Pour nous, la Parole de Dieu n’est pas abstraite. Elle a un visage. Elle a un nom : Jésus. L’originalité des chrétiens consiste à parler du Christ au présent. Nous le croyons présent à nous, à ce que nous vivons. La qualité de notre avenir dépend de notre communion au Christ Jésus. J’ai conscience d’enfoncer une porte ouverte. Mais la porte du cénacle était close lorsque ont été prononcées ces paroles que nous méditons dans ce temps de Pâques. La perspective du départ de Jésus a laissé les disciples désemparés – livrés à tant d’interrogations. Les disciples n’ont pas compris. Mais un réel désir de comprendre s’est exprimé dans les questions posées à Jésus. Et nous rejoignons les disciples car nous, aussi, nous cherchons à comprendre. Et voilà que dans sa délicatesse, Jésus a déjà anticipé ; Jésus a précédé nos vœux disant « l’Esprit Saint que le Père enverra en mon nom, lui, vous enseignera tout, et il vous fera souvenir de tout ce que je vous ai dit. » 

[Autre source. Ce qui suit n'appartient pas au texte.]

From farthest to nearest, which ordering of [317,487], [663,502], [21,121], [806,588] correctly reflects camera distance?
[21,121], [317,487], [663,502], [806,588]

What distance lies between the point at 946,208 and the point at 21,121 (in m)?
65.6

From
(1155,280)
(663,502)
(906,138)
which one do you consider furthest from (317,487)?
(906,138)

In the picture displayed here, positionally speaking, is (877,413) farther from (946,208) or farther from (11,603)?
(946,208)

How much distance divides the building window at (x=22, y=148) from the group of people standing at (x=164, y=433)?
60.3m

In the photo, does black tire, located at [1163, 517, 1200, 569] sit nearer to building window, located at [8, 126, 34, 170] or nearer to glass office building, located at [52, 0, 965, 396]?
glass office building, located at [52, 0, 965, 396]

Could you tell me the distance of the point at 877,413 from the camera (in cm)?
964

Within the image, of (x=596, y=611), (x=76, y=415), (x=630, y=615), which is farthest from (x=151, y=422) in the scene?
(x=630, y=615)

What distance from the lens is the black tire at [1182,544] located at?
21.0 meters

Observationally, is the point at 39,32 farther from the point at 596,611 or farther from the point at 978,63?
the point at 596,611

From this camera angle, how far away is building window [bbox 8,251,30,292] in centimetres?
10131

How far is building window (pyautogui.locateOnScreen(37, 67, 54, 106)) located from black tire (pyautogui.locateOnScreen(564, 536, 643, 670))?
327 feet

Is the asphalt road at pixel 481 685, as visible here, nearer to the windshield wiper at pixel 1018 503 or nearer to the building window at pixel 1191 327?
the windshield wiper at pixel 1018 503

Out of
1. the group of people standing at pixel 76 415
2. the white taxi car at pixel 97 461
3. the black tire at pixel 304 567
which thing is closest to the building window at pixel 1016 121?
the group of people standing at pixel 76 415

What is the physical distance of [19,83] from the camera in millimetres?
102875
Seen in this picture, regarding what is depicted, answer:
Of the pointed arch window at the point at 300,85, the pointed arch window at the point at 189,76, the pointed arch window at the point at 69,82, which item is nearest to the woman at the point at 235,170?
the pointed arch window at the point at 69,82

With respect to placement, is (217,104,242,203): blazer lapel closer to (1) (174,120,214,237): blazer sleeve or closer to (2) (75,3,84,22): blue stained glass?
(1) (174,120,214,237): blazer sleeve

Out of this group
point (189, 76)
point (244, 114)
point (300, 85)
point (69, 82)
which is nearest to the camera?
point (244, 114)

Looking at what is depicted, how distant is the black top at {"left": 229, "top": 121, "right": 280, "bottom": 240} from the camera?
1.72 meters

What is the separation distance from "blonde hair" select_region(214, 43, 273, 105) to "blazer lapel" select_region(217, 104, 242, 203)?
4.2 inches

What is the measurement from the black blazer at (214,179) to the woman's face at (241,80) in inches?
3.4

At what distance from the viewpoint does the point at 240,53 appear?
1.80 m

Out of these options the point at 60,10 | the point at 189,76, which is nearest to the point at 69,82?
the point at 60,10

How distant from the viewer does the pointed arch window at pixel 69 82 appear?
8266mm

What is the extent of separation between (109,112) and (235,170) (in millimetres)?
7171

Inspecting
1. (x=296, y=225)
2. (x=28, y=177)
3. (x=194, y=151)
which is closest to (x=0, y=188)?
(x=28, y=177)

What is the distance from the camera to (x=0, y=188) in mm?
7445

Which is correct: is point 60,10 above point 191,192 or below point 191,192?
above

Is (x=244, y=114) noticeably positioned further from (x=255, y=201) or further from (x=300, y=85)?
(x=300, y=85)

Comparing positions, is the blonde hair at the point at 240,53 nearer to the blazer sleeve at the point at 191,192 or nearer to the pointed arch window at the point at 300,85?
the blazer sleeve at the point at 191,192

La mission assignée à l’Esprit Saint consiste à nous faire « comprendre ». L’enseignement de l’Esprit Saint va raviver chez les disciples le souvenir des paroles de Jésus. S’il rappelle la teneur des paroles de Jésus aux mémoires défaillantes, il fait surtout saisir le sens de ses paroles. L’Esprit Saint interprète ces paroles à la lumière de Pâques.

Tout comme les disciples, nous découvrons petit à petit la signification de ce que Jésus a fait et dit. Nous pouvons lire cent fois telle ou telle parole de l’évangile. Et la voilà qui nous parle à la cent-unième lecture. L’Esprit Saint nous éveille peu à peu à la réalité que nous apportent les mots. Alors nous devenons aptes à comprendre ces paroles enfouies en nous et révélées à la lumière de l’Esprit.

C’est ainsi que nous sommes transformés par ces paroles. Elles nous rendent perméables à la présence du Père et du Fils. Nous sommes, alors, littéralement, saisis, à la fois devancés et attendus.

Et voilà que se gravent en nous, d’elles-mêmes, les lettres du mot « paix ». La paix n’a pas la même portée ici ou dans un pays en guerre. La paix, selon l’évangile, dépasse les réalités géopolitiques ou sociales. Nul doute que l’évangile suscite des vocations d’artisans de paix mais il surpasse toutes les ébauches esquissées. La paix n’est pas synonyme d’apaisement – l’apaisement que ressent, par exemple, la personne soulagée par une injection de morphine. La paix n’est pas la tranquillité de qui se cache dans son coin. La véritable paix, la paix de l’esprit émane de la compréhension du mystère du Christ ressuscité. Tout prend sens, tout devient lumineux dans ce contact avec le Christ.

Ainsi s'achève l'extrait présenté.